_TO-DO ITEM 1_: In the post about the Corcoran artist files, who curated and researched this exhibition and blog post?
_TO-DO ITEM 2_: Retype the part of the Corcoran artist files post below that begins at the words "It is such a" and stops after "and their biographies.".
_TO-DO ITEM 3_: Carry on the Corcoran artist files post below from the point where it stops.

In the series called “The ABCs of the Corcoran Artist Files” the American Art and Portrait Gallery (AA/PG) Library will explore artists through the materials from the recent Corcoran Vertical File Collection donation by featuring artists whose surnames begin with that letter. This time we are looking at the artists whose last names start with H. This exhibition and blog post was curated and researched by Minchi Hyun, a graduate student in the Museum Education Program at George Washington University. She is currently working at the AAPG Library as a work study student.

Image of the outside a pamphlet for the 1943 Dan Harris’s recent painting exhibition at the Pinacotheca Gallery in New York City with bright pink paint brushed on it.
Image of the outside a pamphlet for the 1943 Dan Harris’s recent painting exhibition at the Pinacotheca Gallery in New York City with bright pink paint brushed on it.

It is such a joy to work in a library and research lesser-known artists. Scouring the library’s artist files and finding information about their work from ephemera is somewhat akin to discovering gold nuggets during the Gold Rush. It was incredibly difficult to choose only a few artists from the six full boxes of files listed under the letter H donated by the Corcoran Gallery of Art. Among the artists selected, Dan Harris, Anne Healy, and Grace Hartigan were particularly interesting, in terms of their work and their biographies.

Born in 1914, Dan Harris studied at the Master Institute of the Roerich Museum and the National Academy of Design in New York. It was challenging to find information on Harris, and his file was a bit thin, containing only a few items, including a brochure of Harris’s first solo exhibition in 1947 at the San Francisco Museum of Modern Art.

_SUPPLIED RECORDS_:
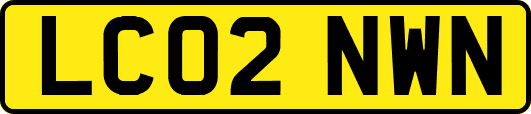 LC02NWN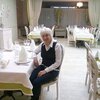 Светлана, 51, г.Курчатов Светлана, 51, г.Курчатов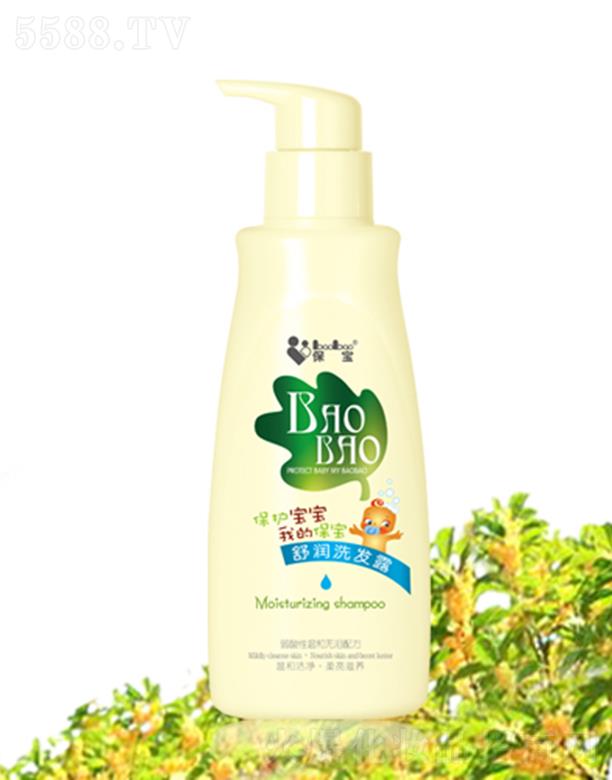 �������۝�(r��n)�w¶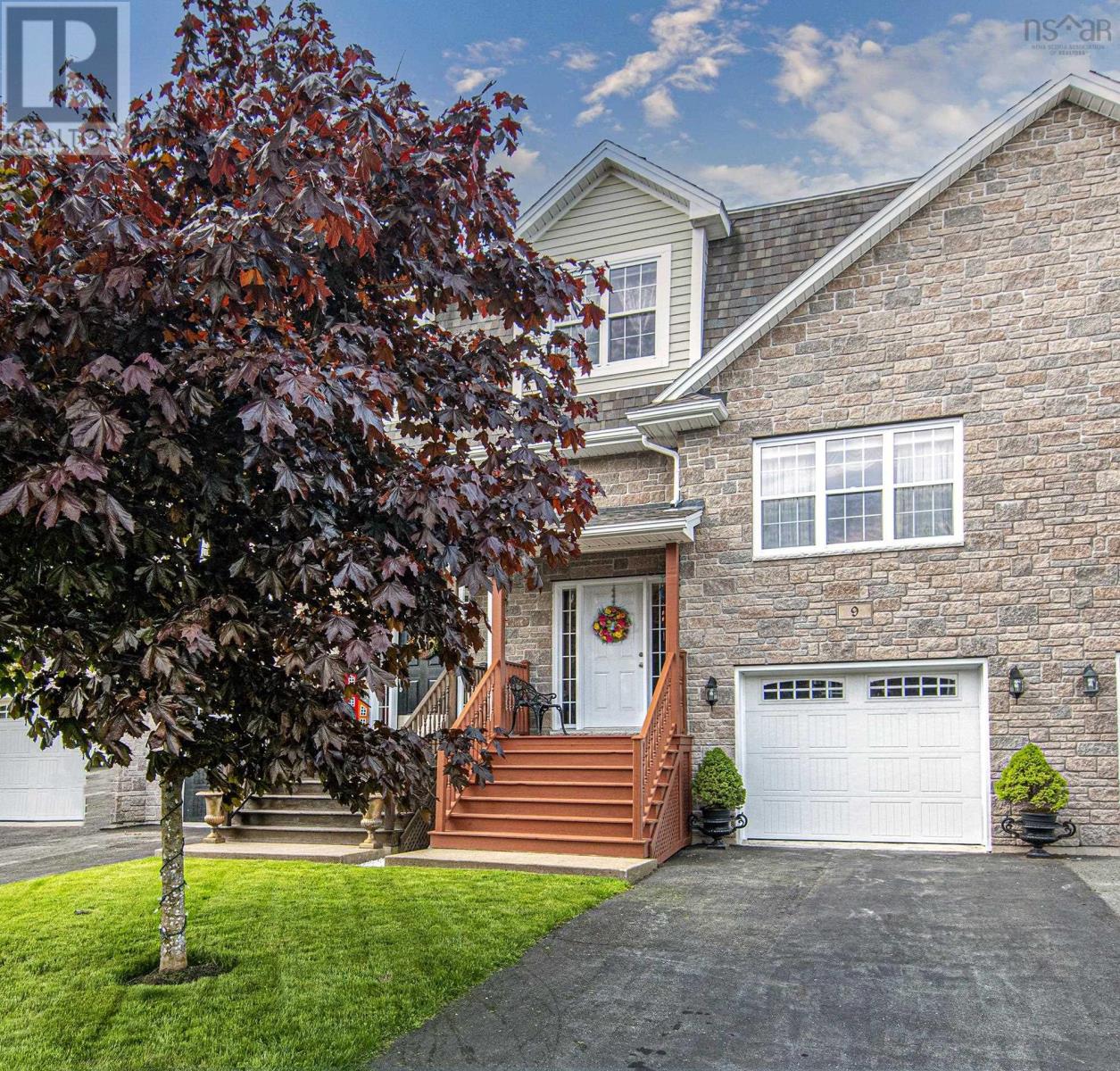 Property 39 of 50 of 9 Lasalle Court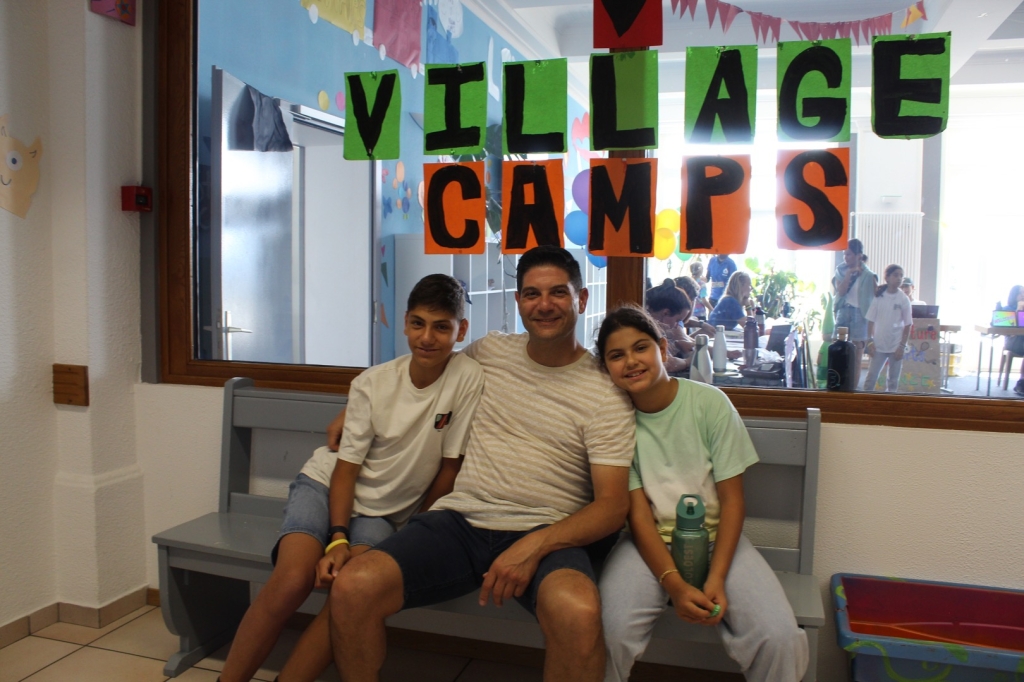 Village Camps International Summer Camp Leysin, Switzerland 2026-08-15 https://www.villagecamps.com/journals_admin/images/2610-7533-IMG_0169.jpg Village Camps International Summer Camp Leysin, Switzerland 2026-08-15 https://www.villagecamps.com/journals_admin/images/2610-7533-IMG_0169.jpg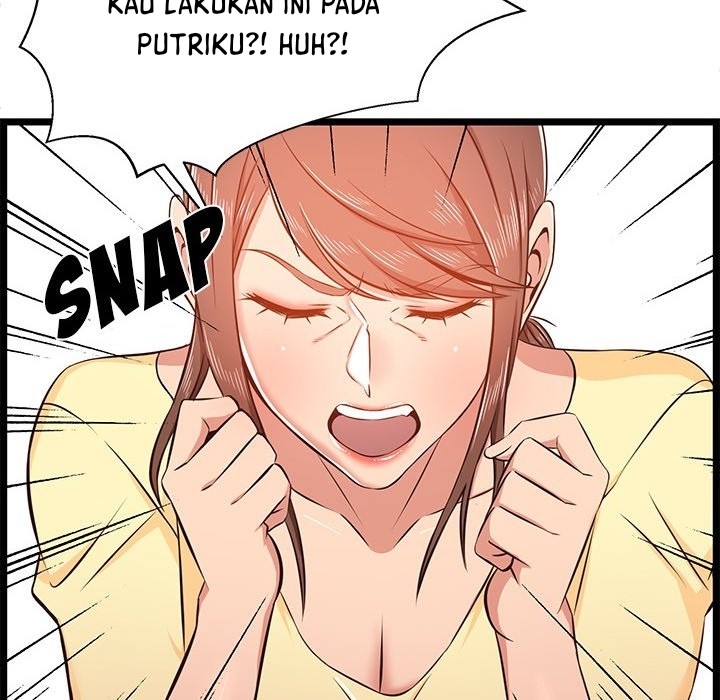 image-komik-no-way-out-chapter-22-126/145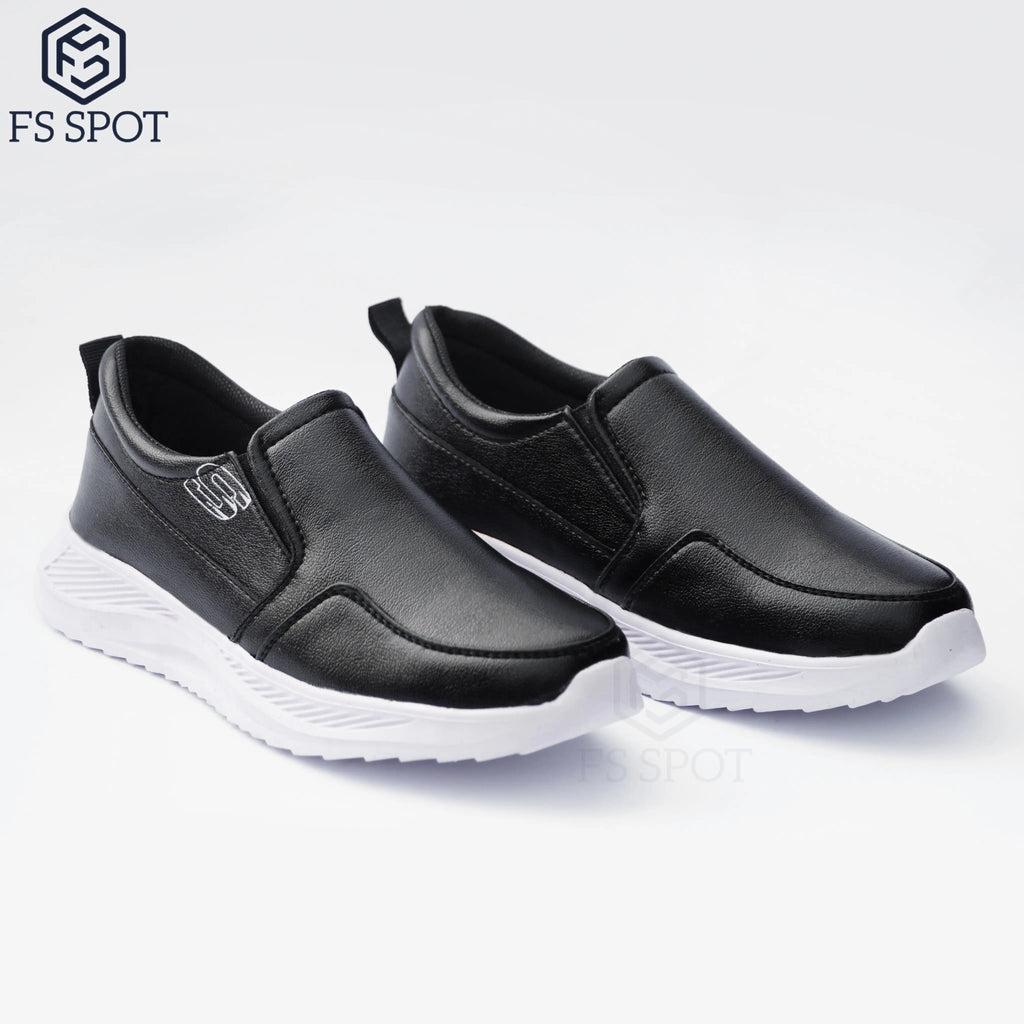 Men’s Joggers – Stylish, Comfortable & Running Durable Shoes for Men | FS SPOT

_FINAL ANSWER 1_: Minchi Hyun, a graduate student in the Museum Education Program at George Washington University.

_FINAL ANSWER 2_:
It is such a joy to work in a library and research lesser-known artists. Scouring the library’s artist files and finding information about their work from ephemera is somewhat akin to discovering gold nuggets during the Gold Rush. It was incredibly difficult to choose only a few artists from the six full boxes of files listed under the letter H donated by the Corcoran Gallery of Art. Among the artists selected, Dan Harris, Anne Healy, and Grace Hartigan were particularly interesting, in terms of their work and their biographies.

_FINAL ANSWER 3_:
But with a little more digging, we found that after he moved to Europe in 1953, Harris changed his name to Zev, meaning ‘wolf’ in Hungarian. While in the United States, Harris focused primarily on abstract and surrealist paintings, whereas beginning in Europe, his work shifted focus to primarily large-scale sculpture. Interestingly, the AA/PG Library also has an example of his illustration work, in the whimsical drawings he included in Eugene Walter’s book “Singerie Songerie: a Masque on the Subject of Lyric Mode.” The Archives of American Art owns a copy of his personal scrapbooks.

Photo of Anne Healy’s sculpture, “Fugue”, 1973
Photo of Anne Healy’s sculpture, “Fugue”, 1973

Another artist of note is Anne Healy. After studying English literature and theater at Queens College in New York in the 1960s, Healy became fascinated with air, light, and motion. She experimented with different materials, including flags, banners, pennants, and clothes, to see how their shapes and composition changed when blown by wind.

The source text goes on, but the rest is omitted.